- [Source text]:

Due to their nature and respective terms (including the variable interest rates on warehouse and operating lines of credit), the carrying value of cash and cash equivalents, receivables, payables, notes payable and warehouse and operating lines of credit approximate their fair value as of June 30, 2021 and December 31, 2020, respectively.

NOTE 14 – RELATED PARTY TRANSACTIONS
The Company has engaged in the following significant related party transactions in the three and six months ended June 30, 2021 and 2020:
The Company’s corporate campus is located in buildings and on land that are owned by entities controlled by the Company’s founder and its CEO and leased by the Company from these entities;
Legal services are provided to the Company by a law firm in which the Company’s founder is a partner;
The Company leases two aircraft owned by entities controlled by the Company’s CEO to facilitate travel of Company executives for business purposes;
Home appraisal contracting and review services are provided by home appraisal management companies partially owned by the Company’s CEO and his brother; an executive of the Company and a member of the board of directors of UWM Holdings Corporation is also on the board of directors of one of these home appraisal management companies. The CEO's interest was disposed of as of March 31, 2021.

- [Supplied information]:
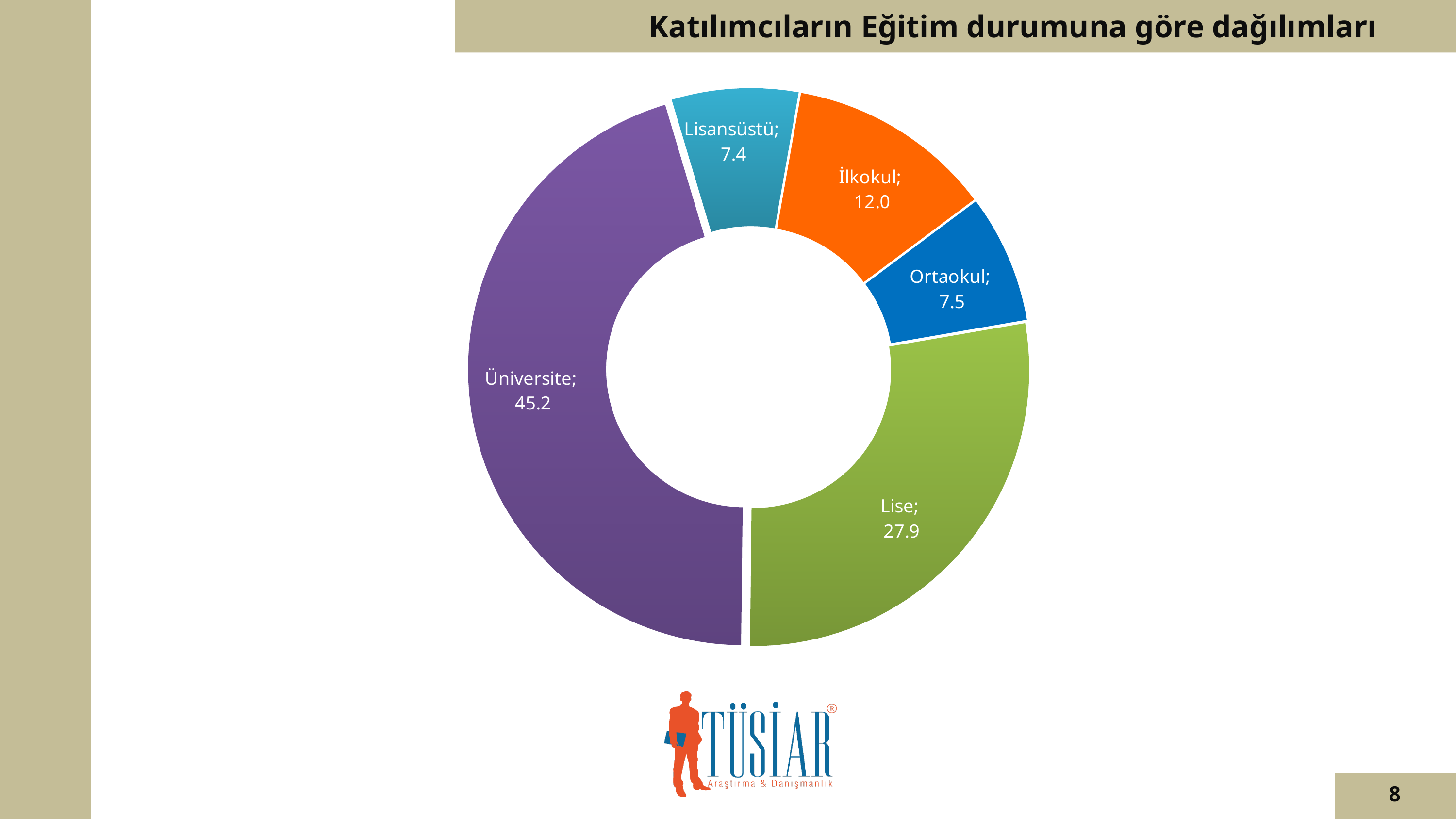
Which category has the smallest slice? Lisansüstü What is the value for Lise? 27.9 What is the value for Ortaokul? 7.5 What is the difference between the values for İlkokul and Ortaokul? 4.5 What is the difference between the values for Üniversite and Lise? 17.3 Which category has the largest slice? Üniversite What is the value for Lisansüstü? 7.4 What is the value for Üniversite? 45.2 What kind of chart is shown on the slide? doughnut chart What is the value for İlkokul? 12.0 Which is larger, Lise or İlkokul? Lise How many categories are shown in the chart? 5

- [Task prompt]:
Reproduce the financial note text above verbatim, from its opening sentence through its final line.

- [Your response]:
Due to their nature and respective terms (including the variable interest rates on warehouse and operating lines of credit), the carrying value of cash and cash equivalents, receivables, payables, notes payable and warehouse and operating lines of credit approximate their fair value as of June 30, 2021 and December 31, 2020, respectively.

NOTE 14 – RELATED PARTY TRANSACTIONS
The Company has engaged in the following significant related party transactions in the three and six months ended June 30, 2021 and 2020:
The Company’s corporate campus is located in buildings and on land that are owned by entities controlled by the Company’s founder and its CEO and leased by the Company from these entities;
Legal services are provided to the Company by a law firm in which the Company’s founder is a partner;
The Company leases two aircraft owned by entities controlled by the Company’s CEO to facilitate travel of Company executives for business purposes;
Home appraisal contracting and review services are provided by home appraisal management companies partially owned by the Company’s CEO and his brother; an executive of the Company and a member of the board of directors of UWM Holdings Corporation is also on the board of directors of one of these home appraisal management companies. The CEO's interest was disposed of as of March 31, 2021.